The Advanced Strategy
We already know that 1111 is a terrible first guess, so maybe we can improve on our Easy strategy by eliminating single-color guesses. Specifically, we'll guess 1122 instead of 1111 (and 3344 instead of 3333). Of course, this will complicate the reasoning a little. We'll call this the Advanced strategy, although it's really only slightly more advanced than the Easy strategy. Here's a sample game.
1122 R
We'll assume the first 1 is correct.
1333
Blank feedback. There must be no 1s or 3s, so one of the 2s in our original guess must have been correct. We'll assume the first 2 was correct, and fill the remaining holes with 4s.
4424 RW
2 can't be correct here, so we'll move it over again. We'll assume the first 4 was correct, and we'll fill the remaining holes with 5s.
4552 RRR
We'll assume the 2 and 4 are correct (as it turns out they must be), and that the first 5 is also correct. We fill the remaining hole with a 6.
4562 RRWW
Now we assume we picked the wrong 5, and swap the 5 and 6 to win the game.
4652 RRRR
This is the same secret code we found with the Easy strategy in 7 guesses, but notice that the Advanced strategy paid off here by solving it in 6 guesses.
Here's one more example of the Advanced strategy in action.
1122
Blank feedback means no 1s or 2s. We now guess 3344.
3344 RW
We'll assume the first 3 is right and the second is wrong, and fill remaining holes with 5s.
3535 W
Only one W, so there can't be two 3s. We'll move one 3 into the next available spot to get x3xx. We'll put 4 is the first consistent hole to get 43xx, and we'll fill the rest with 6s.
4366 R
Only one R. We tried two 3s and that was incorrect. We tried a 3 and a 4 and that was incorrect. At this point, only two 4s would explain our feedback from guessing 3344. We know the first position must have a 4: 4xxx. From 3344, we know there must be a 4 in one of the last two positions. Let's try the third position: 4x4x. One of the 5s in 3535 must have been wrong, but that's only possible if we change to 4xx4, placing a 5 to give us 4x54. Finally, we know there can't be any 1s, 2s, 3s, or 6s, and there can't be any more 5s. The only possibility for the remaining spot is another 4.
4454 RRRR
So, how does this strategy perform? It requires 6,210 guesses to find all 1,296 codes, with an average of 4.79 guesses per round. That's a bit worse than RC, but a lot easier to execute, and a big improvement over Easy (nearly a full guess). The worst case scenario requires 8 guesses, but this only occurs for a single secret code: 6543. Here is that worst case game.
1122
3344 RW
3535 RW
3663 RW
3456 WWWW
4365 WWWW
5634 WWWW
6543 RRRR
Final Analysis
Here is a summary of all the strategies we considered and how they compare to each other.
Strategy Avg Worst
LC / Easy 5.76 9
Advanced 4.79 8
X+LC 4.65
RC 4.64 9
X+RC 4.61
X+Y+RC 4.59
X+Y+LC 4.53
Knuth 4.48 5
Consistent Knuth 4.50 6
Avg Consistent 4.38 6
Koyama/Lai 4.34 6
1122: =256, R =256, W =256, RW =208, RR =114, ...

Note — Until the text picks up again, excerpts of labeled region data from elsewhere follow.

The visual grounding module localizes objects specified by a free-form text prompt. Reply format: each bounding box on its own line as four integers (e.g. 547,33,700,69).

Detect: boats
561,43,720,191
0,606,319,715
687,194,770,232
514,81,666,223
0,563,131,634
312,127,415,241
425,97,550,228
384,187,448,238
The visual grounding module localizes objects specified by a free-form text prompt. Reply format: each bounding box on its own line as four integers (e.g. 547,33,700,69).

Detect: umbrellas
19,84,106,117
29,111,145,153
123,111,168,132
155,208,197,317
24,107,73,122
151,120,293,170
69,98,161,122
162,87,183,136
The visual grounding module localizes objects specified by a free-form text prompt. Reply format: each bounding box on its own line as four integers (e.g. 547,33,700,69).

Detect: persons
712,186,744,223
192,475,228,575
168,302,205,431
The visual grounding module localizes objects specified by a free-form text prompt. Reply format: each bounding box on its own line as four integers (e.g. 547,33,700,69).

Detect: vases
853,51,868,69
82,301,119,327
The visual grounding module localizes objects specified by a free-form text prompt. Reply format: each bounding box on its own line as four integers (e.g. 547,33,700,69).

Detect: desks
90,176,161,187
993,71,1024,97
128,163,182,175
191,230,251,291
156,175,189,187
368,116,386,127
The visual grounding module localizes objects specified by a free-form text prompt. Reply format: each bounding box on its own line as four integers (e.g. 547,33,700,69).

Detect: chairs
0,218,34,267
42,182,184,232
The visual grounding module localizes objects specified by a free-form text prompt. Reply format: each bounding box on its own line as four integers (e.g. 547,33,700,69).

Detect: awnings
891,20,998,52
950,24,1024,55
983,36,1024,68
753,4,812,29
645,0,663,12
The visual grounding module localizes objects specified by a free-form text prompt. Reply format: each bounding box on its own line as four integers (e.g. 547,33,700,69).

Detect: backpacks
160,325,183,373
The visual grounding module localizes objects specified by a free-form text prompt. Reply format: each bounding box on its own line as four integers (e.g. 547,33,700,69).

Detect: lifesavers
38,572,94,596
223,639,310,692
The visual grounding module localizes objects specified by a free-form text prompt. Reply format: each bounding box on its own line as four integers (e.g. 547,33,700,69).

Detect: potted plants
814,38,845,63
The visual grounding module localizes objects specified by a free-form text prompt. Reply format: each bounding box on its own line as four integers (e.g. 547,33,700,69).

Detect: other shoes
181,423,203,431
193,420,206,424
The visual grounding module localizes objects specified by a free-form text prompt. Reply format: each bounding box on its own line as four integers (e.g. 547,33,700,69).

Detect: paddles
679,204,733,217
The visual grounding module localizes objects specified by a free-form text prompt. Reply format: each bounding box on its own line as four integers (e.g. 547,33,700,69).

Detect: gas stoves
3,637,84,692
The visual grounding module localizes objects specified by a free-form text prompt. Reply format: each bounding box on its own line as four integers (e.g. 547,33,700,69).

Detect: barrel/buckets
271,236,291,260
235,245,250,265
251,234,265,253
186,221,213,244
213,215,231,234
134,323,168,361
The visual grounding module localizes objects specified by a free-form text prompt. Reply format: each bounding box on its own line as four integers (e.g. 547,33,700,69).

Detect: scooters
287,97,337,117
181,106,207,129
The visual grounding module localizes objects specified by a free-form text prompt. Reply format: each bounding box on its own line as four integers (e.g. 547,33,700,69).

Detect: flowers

1123: W =276, RW=230, WW=222, R =182, RWW = 84, ...
1234: WW=312, RW=252, W =152, WWW=136, RWW =132, ...
Here we can see which feedback we'll see most often for a given initial guess. For example, if our first guess is 1123, then we'll receive a feedback of W for 276 of the 1,296 possible secret codes; we'll receive RW for 230 secret codes, and so on. On the other hand, if we guess 1111, then we might receive a blank feedback corresponding to 625 possible secret codes. Clearly a guess of 1111 may fail to narrow down the possible secret codes as much as we'd like.
If we're concerned about these worst case scenarios, then the safest first guess is 1122, which will guarantee narrowing our search down to 276 or fewer possible secret codes. Now suppose that we receive a blank feedback (no Rs or Ws) in response to guessing 1122. Although there are 276 secret codes consistent with this feedback, they are each isomorphic to one of only twelve possible guesses.
1111: =256
1113: W =111, =81, R =64
1133: = 81, R =54, W =54, RW =42, RR =16, ...
1134: W = 76, R =54, WW =52, RW =42, =16, ...
1333: = 81, R =81, RR =27, RW =27, W =27, ...
1334: W = 54, RW =49, R =43, WW =33, RR =27, ...
1345: WW = 63, RW =60, RR =27, R =24, RWW =24, ...
3333: R =108, =81, RR =54, RRR=12, RRRR= 1
3334: R = 51, W =46, RW =42, RR =39, WW =19, ...
3344: RW = 56, RR =34, R =32, W =32, WW =24, ...
3345: RW = 46, WW =42, RWW=40, RR =29, RRW =20, ...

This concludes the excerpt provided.